Fig. 2 is a schematic plan view of the front view of fig. 1 according to the present invention.

Fig. 3 is a schematic top plan view of the present invention of fig. 1.

Fig. 4 is a schematic view of the cross-sectional structure of A-A of fig. 3 according to the present invention.

Fig. 5 is a schematic cross-sectional structure diagram of a moving fixing mechanism of a laser finished product detection device according to an embodiment of the present invention when the moving fixing mechanism moves to a concave-convex surface detection section.

Fig. 6 is a schematic structural diagram of a simulation member, an embossing member, a first joining plate, a second joining plate and a third joining plate of a laser product inspection apparatus according to an embodiment of the present invention.

Fig. 7 is a schematic structural diagram of a moving and fixing mechanism of a laser product detection device according to an embodiment of the present invention.

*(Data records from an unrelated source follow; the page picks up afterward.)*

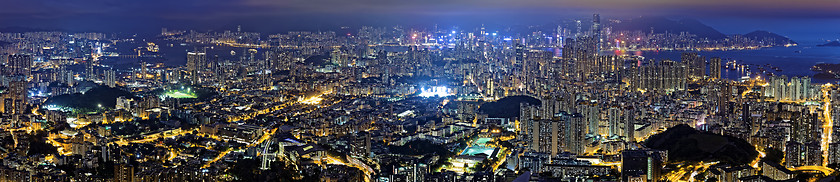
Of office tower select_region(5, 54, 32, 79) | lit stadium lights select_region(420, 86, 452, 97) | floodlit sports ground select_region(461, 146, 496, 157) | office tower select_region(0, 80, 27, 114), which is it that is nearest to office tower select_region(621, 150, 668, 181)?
floodlit sports ground select_region(461, 146, 496, 157)

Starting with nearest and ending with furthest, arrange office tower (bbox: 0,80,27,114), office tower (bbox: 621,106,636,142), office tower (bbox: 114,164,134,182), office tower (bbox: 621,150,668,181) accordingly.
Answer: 1. office tower (bbox: 621,150,668,181)
2. office tower (bbox: 114,164,134,182)
3. office tower (bbox: 621,106,636,142)
4. office tower (bbox: 0,80,27,114)

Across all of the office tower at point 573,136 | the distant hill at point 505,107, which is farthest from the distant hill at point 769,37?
the office tower at point 573,136

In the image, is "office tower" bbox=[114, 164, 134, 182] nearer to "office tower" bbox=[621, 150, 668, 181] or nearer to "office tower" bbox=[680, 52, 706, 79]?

Fig. 8 is a schematic structural diagram of a fixing member of a laser product detection device according to an embodiment of the present invention.

Fig. 9 is a schematic structural diagram of a telescopic column, a limiting plate and a rectangular block of a laser finished product detection device according to an embodiment of the present invention.

In the figure: 1. a detection platform; 2. a movable fixing mechanism; 3. a laser; 11. a planar detection section; 111. a limiting plate; 112. rectangular blocks; 12. a concave-convex surface detection section; 121. a simulation member; 122. a concave-convex member; 123. a bump; 124. a horizontal arc plate; 125. a first connecting plate; 126. a second connecting plate; 127. a third connecting plate; 21. a fixing member; 22. a moving member; 210. a flat plate; 211. a clamping group; 212. an electric push rod; 213. a whiteboard; 214. a main clamping plate; 215. a lateral clamping plate; 216. a telescopic round rod; 217. a riser; 218. a chock; 220. a telescopic column; 221. an electric slide block.

Detailed Description

In order that the above objects, features and advantages of the invention will be readily understood, a more particular description of the invention will be rendered by reference to the appended drawings. In the following description, numerous specific details are set forth in order to provide a thorough understanding of the present invention. The invention may be embodied in many other forms than described below and similarly modified by those skilled in the art without departing from the spirit or scope of the invention, which is therefore not limited to the specific embodiments disclosed below.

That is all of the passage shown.